Exercise requirements =
Count every line in the entries that contains "United". Report that count alone.

Collected data
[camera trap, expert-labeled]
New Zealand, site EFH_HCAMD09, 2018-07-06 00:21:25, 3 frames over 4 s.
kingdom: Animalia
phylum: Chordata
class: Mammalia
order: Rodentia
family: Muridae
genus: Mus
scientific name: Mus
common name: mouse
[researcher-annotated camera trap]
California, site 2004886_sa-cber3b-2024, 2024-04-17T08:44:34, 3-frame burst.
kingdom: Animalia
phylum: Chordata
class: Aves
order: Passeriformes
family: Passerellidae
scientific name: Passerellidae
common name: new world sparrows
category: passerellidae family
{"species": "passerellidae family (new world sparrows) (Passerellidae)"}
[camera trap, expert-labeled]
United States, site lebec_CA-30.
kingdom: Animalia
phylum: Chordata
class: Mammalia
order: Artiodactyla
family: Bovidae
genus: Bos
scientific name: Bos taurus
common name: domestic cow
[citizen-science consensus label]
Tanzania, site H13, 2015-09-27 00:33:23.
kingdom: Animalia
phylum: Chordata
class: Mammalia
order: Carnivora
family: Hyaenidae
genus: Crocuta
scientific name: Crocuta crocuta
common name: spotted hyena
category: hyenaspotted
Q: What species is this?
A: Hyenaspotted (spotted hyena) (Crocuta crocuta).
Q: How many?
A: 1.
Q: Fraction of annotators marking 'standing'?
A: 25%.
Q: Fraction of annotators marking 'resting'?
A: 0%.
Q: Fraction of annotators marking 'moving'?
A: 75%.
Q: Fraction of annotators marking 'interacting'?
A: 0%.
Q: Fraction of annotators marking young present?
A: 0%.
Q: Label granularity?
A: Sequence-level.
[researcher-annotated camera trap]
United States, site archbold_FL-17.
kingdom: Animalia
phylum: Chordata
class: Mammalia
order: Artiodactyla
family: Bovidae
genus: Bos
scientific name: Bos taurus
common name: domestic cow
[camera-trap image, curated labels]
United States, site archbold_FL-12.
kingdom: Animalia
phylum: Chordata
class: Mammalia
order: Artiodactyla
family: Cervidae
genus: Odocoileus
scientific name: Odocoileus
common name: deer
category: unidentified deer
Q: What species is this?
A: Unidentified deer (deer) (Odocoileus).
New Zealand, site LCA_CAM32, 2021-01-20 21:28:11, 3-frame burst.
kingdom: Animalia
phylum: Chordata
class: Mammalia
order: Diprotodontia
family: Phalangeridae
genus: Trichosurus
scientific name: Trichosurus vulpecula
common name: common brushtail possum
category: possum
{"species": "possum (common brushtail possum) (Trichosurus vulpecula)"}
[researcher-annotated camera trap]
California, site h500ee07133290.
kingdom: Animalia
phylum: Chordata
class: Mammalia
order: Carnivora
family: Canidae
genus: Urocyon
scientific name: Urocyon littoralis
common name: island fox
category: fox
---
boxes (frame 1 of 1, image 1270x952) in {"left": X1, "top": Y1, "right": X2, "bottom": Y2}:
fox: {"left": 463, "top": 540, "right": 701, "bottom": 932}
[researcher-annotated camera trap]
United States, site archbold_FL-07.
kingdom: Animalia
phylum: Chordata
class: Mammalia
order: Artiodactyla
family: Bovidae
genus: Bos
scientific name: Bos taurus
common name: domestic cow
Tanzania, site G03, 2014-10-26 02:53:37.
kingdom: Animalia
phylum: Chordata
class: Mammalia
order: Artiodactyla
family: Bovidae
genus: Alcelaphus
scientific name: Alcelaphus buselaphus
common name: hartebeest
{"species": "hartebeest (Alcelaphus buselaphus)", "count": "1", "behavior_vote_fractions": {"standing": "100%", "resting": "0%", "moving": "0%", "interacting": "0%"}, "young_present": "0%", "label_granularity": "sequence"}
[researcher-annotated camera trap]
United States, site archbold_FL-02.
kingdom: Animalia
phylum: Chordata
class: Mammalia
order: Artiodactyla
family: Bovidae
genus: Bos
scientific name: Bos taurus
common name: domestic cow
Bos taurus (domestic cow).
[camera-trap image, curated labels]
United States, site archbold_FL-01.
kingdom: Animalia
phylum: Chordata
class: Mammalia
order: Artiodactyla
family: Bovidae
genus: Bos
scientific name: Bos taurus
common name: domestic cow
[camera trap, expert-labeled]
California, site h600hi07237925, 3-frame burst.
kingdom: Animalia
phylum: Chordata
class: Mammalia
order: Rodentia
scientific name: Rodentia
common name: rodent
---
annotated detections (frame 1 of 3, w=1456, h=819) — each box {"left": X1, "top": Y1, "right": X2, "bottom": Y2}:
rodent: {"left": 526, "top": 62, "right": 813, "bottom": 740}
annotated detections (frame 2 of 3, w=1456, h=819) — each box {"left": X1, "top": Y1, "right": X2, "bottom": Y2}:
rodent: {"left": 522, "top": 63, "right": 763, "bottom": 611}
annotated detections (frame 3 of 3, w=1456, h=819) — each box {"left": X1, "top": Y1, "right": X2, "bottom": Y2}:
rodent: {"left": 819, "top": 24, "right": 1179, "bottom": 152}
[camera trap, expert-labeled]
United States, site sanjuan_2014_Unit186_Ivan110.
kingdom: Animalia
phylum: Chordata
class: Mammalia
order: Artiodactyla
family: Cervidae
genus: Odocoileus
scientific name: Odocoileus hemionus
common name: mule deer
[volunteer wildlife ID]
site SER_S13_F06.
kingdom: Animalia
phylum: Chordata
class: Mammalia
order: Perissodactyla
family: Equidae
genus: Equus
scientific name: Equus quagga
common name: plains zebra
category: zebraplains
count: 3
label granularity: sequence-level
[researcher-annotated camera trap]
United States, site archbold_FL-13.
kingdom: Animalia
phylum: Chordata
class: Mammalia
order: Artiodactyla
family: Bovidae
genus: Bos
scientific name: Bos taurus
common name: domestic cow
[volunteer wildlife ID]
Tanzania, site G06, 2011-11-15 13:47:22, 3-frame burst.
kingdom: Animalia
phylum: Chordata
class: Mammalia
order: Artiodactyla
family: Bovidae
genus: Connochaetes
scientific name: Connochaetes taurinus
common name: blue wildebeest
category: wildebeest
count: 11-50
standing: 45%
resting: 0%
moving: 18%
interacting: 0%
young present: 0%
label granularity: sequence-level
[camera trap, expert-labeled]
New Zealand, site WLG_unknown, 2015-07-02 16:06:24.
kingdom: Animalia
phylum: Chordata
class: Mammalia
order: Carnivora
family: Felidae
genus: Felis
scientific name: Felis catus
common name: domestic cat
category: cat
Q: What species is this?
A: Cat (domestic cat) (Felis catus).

Written answer =
8